My prayers are with each of you during these difficult times. Thanks for posting the video interviews, Chris. Now we all can share in remembering your father.

- Mike Tempelman

Anonymous,  8:51 PM  

The Blackhawk family and hockey fans lost a great one today. RIP Reg.

Enjoy that rink in heaven-- watch out for those penalty minutes :)


Anonymous,  11:45 PM  

Our prayers are with the Fleming family. I had the pleasure of knowing Reggie in his later years of hockey. He was with the Kenosha Flyers for a while and I knew him when they practiced at the Polar Dome in Dundee, IL. He was a great guy and was always friendly. God Bless you Reg! Bob Wahl, St. Louis, MO.
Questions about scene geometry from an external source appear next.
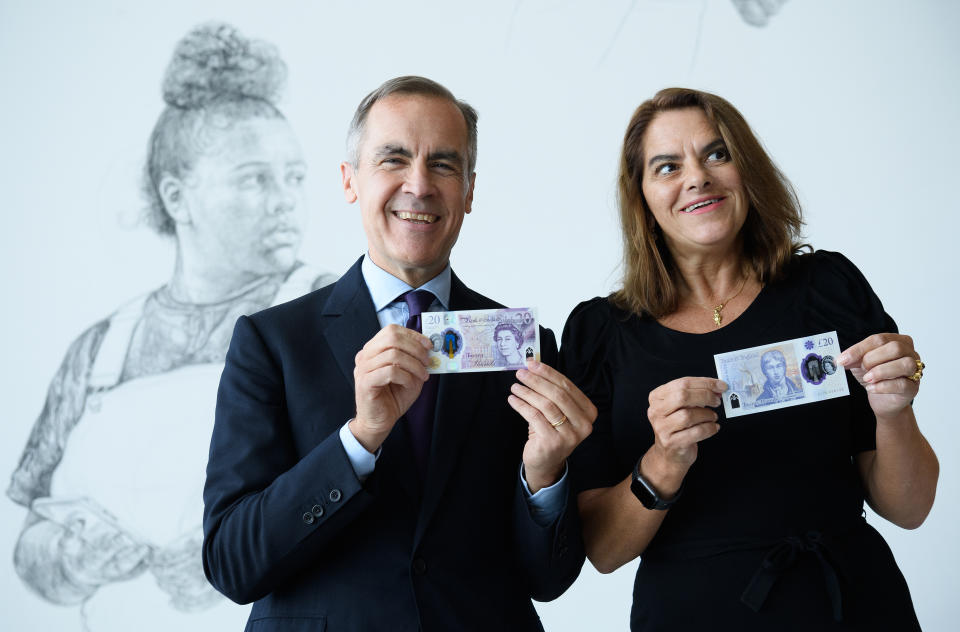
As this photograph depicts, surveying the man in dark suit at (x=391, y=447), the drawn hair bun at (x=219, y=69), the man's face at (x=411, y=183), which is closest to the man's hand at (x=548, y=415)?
the man in dark suit at (x=391, y=447)

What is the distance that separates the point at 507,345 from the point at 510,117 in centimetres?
310

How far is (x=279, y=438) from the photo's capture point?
81.4 inches

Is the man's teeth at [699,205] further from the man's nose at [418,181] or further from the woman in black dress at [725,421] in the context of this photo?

barry kazminski,  3:14 PM  

I didnt know Reggie but he was as tuff as nails and a dirty hockey player, but hockey is a tough game.I played against him when he was on Kenosha, i wouldnt mess with him even though he was past his prime.God bless.

john w leccese,  3:48 PM  


I just learned of your dad's passing and I send my condolences.

John W. Leccese
(PI from Boston)

Anonymous,  5:42 PM  

I can still remember watching the Hawks play the Leafs on a Saturday night back in the sixties when Reggie instigated an all-out brawl that lasted for about 20 minutes. What a hoot! Even as a kid, I knew that Reggie Fleming was a showman (and also a good hockey player). It was impossible to take your eyes off him, he was always up to something! We'll miss you Reggie, and go Hawks go!

Unknown 11:31 AM  

I know this is very late, but I just found this site. I remember watching Reg play and always loved the toughness he brought to the game. I later had the opportunity to play golf with Reggie at Hilldale Country Club where he was a guest at of our President of our golf league. I can remember him and his friend Al trying to clear the lake on one of the holes. Several balls came up short and these two were determined to clear it. Longest hole of golf I ever played!!!! Also visited him at the re-had center. My Mom was in the room next to his. We'll Miss Ya Reg!!!